Futures prices were called to open around 30-40 higher this morning before popping to 10 higher in the December. There was scattered trade buying out of the trade, but continued spec selling based on yesterday's weakness.
Prices quickly jumped back up through 52 cents. Local short covering aided the early strength, as did the prevailing rumor of the Chinese government releasing over 600,000 MT of import quotas.
We have heard this rumor a few too many times, though would expect it to take place fairly soon, with a built in clause to also purchase Xinjiang domestic stocks.
Prices never really took off in either direction for the rest of the session, testing the opening levels but not posting in the negative at all.
Towards the end of the session prices began to move up again, bolstered by some bullish trade options ( call spread buying mostly ) allowing prices to settle with active month gains of 62-74 points. Estimated volume was well down on yesterday's, at 13,000 lots.
This morning's delayed spec hedge displayed little week on week change with the spec net position now at 4.3 percent instead of 3.3 percent short last week.
Over last week we saw 3400 new longs and 5,500 new shorts. Open interest was today at an all time record 181,391 lots.

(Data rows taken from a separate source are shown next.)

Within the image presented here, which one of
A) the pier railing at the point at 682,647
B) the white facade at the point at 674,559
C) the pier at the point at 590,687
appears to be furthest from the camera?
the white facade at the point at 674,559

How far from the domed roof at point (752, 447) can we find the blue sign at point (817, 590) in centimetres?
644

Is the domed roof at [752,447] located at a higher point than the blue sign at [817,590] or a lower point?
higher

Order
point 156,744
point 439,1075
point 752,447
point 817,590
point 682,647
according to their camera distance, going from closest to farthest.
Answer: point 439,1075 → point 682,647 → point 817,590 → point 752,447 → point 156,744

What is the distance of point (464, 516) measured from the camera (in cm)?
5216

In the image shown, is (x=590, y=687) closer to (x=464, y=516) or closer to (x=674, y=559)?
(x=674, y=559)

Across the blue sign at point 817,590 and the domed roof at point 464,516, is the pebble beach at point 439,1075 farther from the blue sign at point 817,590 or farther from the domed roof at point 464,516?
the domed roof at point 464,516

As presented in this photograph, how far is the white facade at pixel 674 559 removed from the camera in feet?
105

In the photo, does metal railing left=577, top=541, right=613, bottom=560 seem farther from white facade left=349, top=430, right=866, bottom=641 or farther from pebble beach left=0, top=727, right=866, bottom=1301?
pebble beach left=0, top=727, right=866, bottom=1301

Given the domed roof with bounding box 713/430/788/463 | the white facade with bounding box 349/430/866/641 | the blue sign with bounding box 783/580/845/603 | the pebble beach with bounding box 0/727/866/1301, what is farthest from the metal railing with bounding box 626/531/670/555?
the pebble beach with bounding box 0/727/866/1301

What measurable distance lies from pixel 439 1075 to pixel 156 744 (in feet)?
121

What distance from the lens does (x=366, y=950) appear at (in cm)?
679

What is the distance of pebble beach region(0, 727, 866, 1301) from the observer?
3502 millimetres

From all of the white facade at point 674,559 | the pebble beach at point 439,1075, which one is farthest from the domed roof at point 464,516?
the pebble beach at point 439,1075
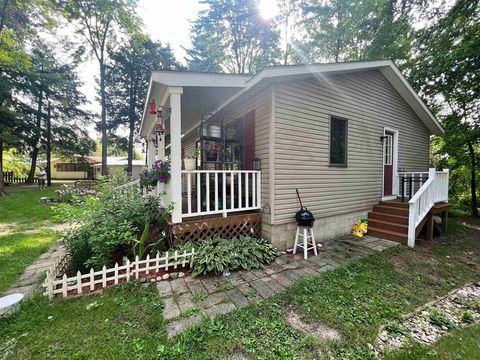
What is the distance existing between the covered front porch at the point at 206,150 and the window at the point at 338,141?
2.17 m

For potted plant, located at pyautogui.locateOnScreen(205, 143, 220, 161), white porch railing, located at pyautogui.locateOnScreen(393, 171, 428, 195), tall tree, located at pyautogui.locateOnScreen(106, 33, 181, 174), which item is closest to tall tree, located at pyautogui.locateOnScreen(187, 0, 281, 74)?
tall tree, located at pyautogui.locateOnScreen(106, 33, 181, 174)

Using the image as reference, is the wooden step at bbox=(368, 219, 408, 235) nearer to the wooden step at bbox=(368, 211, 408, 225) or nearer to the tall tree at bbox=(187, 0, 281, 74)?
the wooden step at bbox=(368, 211, 408, 225)

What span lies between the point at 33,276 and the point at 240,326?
3568mm

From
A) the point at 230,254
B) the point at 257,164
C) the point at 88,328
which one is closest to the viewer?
the point at 88,328

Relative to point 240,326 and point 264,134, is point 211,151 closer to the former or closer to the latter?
point 264,134

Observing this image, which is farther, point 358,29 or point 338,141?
point 358,29

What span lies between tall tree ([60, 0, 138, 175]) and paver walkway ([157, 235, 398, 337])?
1615 centimetres

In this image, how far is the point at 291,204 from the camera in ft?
15.8

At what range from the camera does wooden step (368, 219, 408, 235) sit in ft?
17.7

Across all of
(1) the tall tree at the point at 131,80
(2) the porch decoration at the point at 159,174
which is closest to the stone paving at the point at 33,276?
(2) the porch decoration at the point at 159,174

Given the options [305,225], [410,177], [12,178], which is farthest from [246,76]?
[12,178]

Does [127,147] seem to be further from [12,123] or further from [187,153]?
[187,153]

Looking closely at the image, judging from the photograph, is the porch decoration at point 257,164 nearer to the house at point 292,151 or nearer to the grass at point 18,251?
the house at point 292,151

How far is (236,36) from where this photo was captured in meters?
15.3
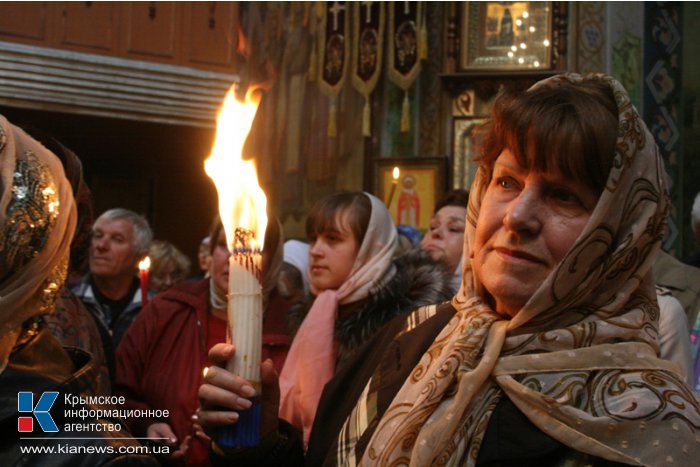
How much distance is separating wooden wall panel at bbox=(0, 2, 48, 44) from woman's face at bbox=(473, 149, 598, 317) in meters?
9.24

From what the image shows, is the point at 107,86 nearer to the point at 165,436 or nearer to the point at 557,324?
the point at 165,436

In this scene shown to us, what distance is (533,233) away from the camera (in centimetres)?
160

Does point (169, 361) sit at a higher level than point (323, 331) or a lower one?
lower

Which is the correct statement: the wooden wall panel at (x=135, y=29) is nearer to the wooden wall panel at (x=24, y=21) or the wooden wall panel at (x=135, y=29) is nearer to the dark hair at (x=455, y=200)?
the wooden wall panel at (x=24, y=21)

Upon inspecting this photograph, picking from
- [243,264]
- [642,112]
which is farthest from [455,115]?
[243,264]

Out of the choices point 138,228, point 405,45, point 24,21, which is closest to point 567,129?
point 138,228

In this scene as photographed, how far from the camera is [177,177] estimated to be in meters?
13.2

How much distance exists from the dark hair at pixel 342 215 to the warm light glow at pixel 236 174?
5.77 feet

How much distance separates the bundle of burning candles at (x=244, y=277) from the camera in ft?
4.27

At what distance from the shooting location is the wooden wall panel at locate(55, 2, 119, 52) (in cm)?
1002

Technically the December daily is still in a broader down trend as displayed beneath, and yesterday's pattern of island top reversal has left an even more negative outlookon the chart. Today's price action took place within yesterdays – a sign of indecision.
We may yet see some more consolidation this week. Momentum indicators are again moving lower, though it must be noted that these indicators (such as the RSI) are not making new lows.
The developed trend channel is in tact, though should limit losses to the downside around the 51.15 old contract lows.